Manche Konsument:innen essen ein Linsencurry anstelle von Fleisch, andere wollen nicht auf einen Burger verzichten. Es gibt alle Optionen. Man muss bei den Fleischalternativen allerdings lernen, sie richtig zuzubereiten. Aus pflanzenbasiertem Poulet etwa kann man wunderbare Gerichte kochen, aber man muss wissen, dass man sie anders würzen und kürzer kochen soll. Sie werden deshalb erst in Restaurants oder Kantinen angeboten, wo die Köch:innen geschult werden.
Bis anhin galt, dass gesunde Nahrungsmittel möglichst unverarbeitet, also möglichst nah am natürlichen Zustand belassen werden sollen. Ist die Nahrung aus dem Labor gleich gesund wie jene vom Acker?
Das galt lange, aber heute kann man das nicht mehr so pauschal sagen.
Wollen Konsument:innen Nahrung aus dem Labor oder aus Biotanks überhaupt essen?

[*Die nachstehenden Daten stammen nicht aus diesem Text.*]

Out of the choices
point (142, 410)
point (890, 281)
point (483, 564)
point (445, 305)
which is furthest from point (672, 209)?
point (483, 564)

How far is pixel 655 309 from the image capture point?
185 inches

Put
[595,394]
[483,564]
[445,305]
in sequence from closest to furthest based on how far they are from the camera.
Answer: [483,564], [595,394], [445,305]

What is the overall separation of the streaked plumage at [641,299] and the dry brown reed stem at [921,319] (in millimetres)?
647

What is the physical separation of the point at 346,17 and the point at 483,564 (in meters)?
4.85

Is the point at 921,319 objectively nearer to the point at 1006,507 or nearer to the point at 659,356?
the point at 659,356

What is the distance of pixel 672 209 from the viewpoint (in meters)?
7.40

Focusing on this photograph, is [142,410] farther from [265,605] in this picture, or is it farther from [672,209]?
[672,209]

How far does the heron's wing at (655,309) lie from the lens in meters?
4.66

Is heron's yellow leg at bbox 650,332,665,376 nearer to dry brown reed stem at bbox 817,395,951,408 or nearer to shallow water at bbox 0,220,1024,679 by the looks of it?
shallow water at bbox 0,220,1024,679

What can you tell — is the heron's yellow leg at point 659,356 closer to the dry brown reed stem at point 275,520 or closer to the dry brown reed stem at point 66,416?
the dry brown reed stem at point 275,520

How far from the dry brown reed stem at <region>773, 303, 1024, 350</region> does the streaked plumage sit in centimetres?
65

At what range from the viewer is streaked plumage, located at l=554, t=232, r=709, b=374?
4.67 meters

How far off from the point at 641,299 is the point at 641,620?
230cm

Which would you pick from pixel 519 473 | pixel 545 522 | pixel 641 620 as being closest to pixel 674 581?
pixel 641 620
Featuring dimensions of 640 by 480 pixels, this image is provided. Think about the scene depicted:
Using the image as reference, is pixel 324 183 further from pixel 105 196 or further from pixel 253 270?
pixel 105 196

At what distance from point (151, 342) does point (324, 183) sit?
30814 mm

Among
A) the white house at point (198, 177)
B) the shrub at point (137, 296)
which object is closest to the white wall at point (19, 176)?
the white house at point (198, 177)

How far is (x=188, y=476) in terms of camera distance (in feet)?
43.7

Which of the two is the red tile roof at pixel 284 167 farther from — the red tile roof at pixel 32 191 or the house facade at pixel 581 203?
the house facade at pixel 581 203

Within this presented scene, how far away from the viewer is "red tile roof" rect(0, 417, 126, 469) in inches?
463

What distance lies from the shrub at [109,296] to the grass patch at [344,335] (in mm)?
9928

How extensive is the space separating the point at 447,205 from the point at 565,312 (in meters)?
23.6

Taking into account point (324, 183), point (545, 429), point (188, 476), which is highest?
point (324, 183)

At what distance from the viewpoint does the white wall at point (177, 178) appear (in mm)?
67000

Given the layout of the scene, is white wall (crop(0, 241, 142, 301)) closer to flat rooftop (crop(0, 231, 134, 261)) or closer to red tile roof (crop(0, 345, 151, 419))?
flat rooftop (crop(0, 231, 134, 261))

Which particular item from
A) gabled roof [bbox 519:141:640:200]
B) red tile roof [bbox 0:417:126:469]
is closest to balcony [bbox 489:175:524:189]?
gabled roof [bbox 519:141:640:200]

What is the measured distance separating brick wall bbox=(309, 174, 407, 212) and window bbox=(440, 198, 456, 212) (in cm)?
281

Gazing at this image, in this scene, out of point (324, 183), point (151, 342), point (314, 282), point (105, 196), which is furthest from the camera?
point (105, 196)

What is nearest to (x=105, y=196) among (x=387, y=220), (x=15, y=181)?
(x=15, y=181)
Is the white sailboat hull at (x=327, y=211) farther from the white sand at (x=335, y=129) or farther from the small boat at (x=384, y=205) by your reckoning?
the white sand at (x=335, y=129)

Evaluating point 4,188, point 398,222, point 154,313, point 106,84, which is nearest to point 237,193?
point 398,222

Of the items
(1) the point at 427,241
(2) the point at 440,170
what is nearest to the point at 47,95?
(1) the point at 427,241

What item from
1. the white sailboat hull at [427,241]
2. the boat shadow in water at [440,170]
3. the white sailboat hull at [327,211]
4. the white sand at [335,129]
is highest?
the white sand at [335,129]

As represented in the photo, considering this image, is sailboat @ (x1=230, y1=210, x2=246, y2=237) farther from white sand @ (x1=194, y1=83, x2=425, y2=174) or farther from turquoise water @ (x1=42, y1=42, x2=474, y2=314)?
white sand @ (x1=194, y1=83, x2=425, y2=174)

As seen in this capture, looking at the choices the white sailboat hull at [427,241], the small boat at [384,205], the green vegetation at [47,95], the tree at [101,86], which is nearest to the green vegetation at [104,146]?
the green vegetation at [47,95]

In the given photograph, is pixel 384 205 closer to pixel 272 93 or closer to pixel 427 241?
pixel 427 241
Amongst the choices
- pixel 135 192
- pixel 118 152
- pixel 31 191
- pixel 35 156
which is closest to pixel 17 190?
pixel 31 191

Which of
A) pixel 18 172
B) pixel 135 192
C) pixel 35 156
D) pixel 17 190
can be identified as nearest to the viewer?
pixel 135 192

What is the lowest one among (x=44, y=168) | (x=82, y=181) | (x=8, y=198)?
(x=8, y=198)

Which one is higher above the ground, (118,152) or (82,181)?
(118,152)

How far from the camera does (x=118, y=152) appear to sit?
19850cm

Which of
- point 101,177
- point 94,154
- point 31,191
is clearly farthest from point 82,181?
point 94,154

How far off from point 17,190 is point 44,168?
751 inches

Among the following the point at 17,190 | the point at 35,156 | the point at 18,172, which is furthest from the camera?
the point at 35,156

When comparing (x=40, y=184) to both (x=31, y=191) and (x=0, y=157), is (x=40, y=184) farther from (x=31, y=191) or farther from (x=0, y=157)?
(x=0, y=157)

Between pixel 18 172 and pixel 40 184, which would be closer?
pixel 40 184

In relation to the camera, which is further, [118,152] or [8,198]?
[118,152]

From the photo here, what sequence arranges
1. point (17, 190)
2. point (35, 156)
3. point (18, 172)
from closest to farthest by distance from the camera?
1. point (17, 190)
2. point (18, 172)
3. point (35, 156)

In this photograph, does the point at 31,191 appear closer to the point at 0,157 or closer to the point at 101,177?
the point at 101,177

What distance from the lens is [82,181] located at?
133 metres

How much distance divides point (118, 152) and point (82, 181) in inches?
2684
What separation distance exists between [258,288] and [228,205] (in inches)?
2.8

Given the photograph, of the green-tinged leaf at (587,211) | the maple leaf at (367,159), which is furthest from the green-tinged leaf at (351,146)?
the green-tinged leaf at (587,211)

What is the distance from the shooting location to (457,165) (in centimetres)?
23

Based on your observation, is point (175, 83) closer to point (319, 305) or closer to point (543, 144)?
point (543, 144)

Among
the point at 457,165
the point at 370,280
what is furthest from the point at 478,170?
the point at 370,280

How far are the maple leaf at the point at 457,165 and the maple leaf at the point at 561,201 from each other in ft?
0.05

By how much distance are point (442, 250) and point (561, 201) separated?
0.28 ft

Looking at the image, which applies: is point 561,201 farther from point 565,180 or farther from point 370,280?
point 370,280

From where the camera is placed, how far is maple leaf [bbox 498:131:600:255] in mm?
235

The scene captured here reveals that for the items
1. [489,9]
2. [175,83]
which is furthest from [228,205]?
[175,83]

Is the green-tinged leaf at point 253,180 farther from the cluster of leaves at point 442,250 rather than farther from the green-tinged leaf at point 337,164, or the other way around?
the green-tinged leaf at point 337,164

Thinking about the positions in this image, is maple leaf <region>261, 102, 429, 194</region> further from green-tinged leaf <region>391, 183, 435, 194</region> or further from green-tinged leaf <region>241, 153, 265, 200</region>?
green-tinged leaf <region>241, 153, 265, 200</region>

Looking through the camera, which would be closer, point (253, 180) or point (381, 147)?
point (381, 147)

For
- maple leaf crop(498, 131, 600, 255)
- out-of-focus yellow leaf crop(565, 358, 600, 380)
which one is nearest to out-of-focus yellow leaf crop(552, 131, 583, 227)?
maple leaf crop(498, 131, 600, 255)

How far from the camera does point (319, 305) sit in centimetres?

Meine persönliche Meinung ist, dass sich auch unsere Haltung gegenüber Nahrungsmitteln entwickeln wird. Wir werden in absehbarer Zeit weltweit auf einer kleineren Fläche Nahrungsmittel für mehr Menschen anbauen und uns mit den Folgen auseinandersetzen müssen. Wenn die Konsument:innen die Zusammenhänge sehen, dann werden sie sich auch mit kultiviertem Fleisch auseinandersetzen. Für diese Produkte müssen wir mit einer glaubwürdigen Kommunikation das Vertrauen der Konsumenten gewinnen.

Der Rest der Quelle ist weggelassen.